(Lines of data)
━━━━

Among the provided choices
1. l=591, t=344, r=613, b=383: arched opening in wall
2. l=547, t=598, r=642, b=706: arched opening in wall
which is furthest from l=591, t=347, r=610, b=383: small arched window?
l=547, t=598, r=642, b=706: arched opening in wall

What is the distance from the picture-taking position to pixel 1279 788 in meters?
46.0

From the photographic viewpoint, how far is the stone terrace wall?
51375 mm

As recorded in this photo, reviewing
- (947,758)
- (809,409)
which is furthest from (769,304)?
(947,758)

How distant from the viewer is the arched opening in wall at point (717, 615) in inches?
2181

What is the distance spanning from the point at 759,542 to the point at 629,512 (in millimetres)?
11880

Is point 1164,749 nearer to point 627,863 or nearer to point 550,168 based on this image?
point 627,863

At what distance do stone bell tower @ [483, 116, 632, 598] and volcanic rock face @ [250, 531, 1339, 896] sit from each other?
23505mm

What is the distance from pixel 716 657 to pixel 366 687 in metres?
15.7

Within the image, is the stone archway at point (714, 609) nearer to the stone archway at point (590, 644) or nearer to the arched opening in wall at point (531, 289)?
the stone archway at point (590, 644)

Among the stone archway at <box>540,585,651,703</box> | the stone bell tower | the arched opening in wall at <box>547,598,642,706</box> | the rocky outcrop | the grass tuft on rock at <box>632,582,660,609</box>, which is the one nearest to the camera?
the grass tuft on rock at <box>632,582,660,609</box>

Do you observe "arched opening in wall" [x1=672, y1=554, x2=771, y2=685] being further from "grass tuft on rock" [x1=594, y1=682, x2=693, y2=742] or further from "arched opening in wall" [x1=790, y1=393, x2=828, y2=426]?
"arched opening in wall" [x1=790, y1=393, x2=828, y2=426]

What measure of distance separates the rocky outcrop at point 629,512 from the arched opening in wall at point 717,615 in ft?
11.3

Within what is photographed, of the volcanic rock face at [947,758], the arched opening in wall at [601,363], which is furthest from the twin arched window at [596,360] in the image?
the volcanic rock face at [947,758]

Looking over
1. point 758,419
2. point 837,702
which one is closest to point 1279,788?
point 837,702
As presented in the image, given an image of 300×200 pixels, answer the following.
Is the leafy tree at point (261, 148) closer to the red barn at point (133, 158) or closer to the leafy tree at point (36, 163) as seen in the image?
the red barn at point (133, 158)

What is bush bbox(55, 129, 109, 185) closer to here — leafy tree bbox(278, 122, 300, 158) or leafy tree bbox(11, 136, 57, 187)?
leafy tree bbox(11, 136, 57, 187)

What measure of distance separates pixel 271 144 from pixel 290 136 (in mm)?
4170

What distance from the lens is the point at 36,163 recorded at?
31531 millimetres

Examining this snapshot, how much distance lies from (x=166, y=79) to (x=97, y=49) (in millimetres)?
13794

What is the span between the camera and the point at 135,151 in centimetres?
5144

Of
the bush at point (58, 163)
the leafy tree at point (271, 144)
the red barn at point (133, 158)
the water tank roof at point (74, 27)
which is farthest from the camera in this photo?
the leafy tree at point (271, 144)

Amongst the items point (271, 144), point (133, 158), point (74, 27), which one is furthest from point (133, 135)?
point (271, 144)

━━━━

*OBJECTIVE*: Return, unchanged, each line from the line containing "Examining this snapshot, how" through the last line of the material.

*RESULT OF THIS TASK*:
Examining this snapshot, how much distance lies from (x=166, y=79) to (x=97, y=49) (in millimetres)?
13794

What is the span between the camera and the point at 135,151 in centimetres?
5144

Of
the bush at point (58, 163)
the leafy tree at point (271, 144)
the red barn at point (133, 158)
the water tank roof at point (74, 27)
which is farthest from the camera in this photo?
the leafy tree at point (271, 144)

Amongst the items point (271, 144), point (133, 158), point (74, 27), which one is furthest from point (133, 135)?
point (271, 144)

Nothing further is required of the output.